A Guide to the Nexus CLI

The Nexus Command-Line Interface (CLI) is the fastest on-ramp for contributing compute to the world supercomputer. If you’re comfortable in a terminal — or eager to learn — this guide will take you from zero to your first verified proof in about ten minutes.

Learn more about the CLI in this Nexus Chat:

Beyond the Browser: The Nexus CLI Unlocks Scalable Compute
For power users, partners, and contributors running multiple nodes or custom server setups, there’s another way to connect: the Nexus CLI.

Why a CLI?

A command-line tool might feel retro in a world of slick dashboards, but it carries three advantages that matter when you’re contributing heavy workloads:

  1. Precision and automation — Terminal commands can be scripted, version-controlled, and run unattended on headless servers or CI pipelines.
  2. Performance — Without a browser layer, the CLI streams jobs and logs with minimal overhead, making best use of your machine’s resources.
  3. Visibility — Real-time standard output (stdout) gives you an unfiltered view of proof generation, network pings, and reward accrual — ideal for power users who want to squeeze every cycle.

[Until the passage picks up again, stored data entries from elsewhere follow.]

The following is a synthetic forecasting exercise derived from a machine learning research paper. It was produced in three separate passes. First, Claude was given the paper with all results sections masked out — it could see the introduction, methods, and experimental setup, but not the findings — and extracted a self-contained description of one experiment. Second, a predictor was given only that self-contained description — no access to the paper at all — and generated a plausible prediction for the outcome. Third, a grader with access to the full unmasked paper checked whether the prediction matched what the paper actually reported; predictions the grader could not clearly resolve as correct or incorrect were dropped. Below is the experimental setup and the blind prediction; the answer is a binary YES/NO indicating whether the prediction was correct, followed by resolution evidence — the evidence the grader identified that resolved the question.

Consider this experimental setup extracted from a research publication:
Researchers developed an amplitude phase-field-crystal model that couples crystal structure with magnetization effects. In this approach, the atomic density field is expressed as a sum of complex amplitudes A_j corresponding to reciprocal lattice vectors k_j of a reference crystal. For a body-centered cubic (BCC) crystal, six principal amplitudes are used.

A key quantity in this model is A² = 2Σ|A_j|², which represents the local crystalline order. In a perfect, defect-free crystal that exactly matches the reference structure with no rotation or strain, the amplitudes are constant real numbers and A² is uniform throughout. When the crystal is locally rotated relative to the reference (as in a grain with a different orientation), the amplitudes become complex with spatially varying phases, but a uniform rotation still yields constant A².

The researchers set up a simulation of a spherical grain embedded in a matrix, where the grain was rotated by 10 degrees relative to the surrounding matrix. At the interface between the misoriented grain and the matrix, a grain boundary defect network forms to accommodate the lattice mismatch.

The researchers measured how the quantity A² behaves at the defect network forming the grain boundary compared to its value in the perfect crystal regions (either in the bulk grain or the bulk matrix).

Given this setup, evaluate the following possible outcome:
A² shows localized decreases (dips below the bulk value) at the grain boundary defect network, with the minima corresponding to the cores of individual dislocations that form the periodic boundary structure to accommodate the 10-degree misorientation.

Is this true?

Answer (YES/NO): YES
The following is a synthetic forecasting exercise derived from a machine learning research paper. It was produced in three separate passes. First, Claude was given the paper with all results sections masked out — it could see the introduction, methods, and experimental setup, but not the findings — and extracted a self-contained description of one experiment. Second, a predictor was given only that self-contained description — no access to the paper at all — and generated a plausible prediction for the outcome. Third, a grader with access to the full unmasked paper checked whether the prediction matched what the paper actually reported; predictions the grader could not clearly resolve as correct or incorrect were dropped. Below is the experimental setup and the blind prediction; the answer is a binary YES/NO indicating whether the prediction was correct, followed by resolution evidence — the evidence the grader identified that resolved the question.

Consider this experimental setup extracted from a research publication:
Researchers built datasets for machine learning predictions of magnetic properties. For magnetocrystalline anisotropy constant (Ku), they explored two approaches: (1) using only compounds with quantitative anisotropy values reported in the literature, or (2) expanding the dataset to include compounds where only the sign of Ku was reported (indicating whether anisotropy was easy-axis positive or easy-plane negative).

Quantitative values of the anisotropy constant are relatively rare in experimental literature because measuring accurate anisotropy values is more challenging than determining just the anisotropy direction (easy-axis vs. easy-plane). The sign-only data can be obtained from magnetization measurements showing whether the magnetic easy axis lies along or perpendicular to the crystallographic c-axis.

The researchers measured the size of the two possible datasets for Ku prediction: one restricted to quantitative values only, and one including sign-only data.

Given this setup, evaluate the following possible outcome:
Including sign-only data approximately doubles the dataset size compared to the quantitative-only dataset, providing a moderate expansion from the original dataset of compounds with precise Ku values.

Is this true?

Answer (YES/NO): NO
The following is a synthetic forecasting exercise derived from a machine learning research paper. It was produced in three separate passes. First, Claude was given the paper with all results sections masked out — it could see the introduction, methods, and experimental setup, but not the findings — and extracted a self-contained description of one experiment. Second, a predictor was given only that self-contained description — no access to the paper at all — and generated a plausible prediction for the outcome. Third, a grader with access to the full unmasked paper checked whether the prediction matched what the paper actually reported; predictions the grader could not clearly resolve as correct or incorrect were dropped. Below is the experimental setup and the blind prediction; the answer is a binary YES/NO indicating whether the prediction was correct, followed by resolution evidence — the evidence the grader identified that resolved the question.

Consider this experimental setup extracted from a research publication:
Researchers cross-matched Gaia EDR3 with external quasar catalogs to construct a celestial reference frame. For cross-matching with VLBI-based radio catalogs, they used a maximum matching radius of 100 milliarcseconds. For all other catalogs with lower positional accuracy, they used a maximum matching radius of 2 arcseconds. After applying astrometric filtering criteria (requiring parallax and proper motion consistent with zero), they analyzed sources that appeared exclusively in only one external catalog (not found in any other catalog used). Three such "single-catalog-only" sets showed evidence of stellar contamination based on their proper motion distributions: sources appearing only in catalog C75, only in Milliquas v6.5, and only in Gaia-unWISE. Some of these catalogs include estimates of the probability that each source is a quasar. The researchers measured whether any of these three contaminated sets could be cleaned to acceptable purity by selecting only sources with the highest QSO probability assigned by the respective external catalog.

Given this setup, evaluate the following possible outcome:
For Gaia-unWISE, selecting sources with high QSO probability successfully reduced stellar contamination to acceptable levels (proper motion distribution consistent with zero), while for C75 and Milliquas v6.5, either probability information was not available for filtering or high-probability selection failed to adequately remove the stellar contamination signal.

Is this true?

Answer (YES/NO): YES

For contributors who prefer point-and-click, the Nexus app (our browser-based experience) lowers the barrier of entry even further. But if you need repeatable deployments, remote machines, or detailed telemetry, the CLI is the tool of choice.

In fact, most large node operators on Devnet and Testnet II ran headless clusters exclusively through the CLI, enjoying the same rewards with more control. The CLI and web interface ultimately talk to the same Orchestrator, so you can switch at any time.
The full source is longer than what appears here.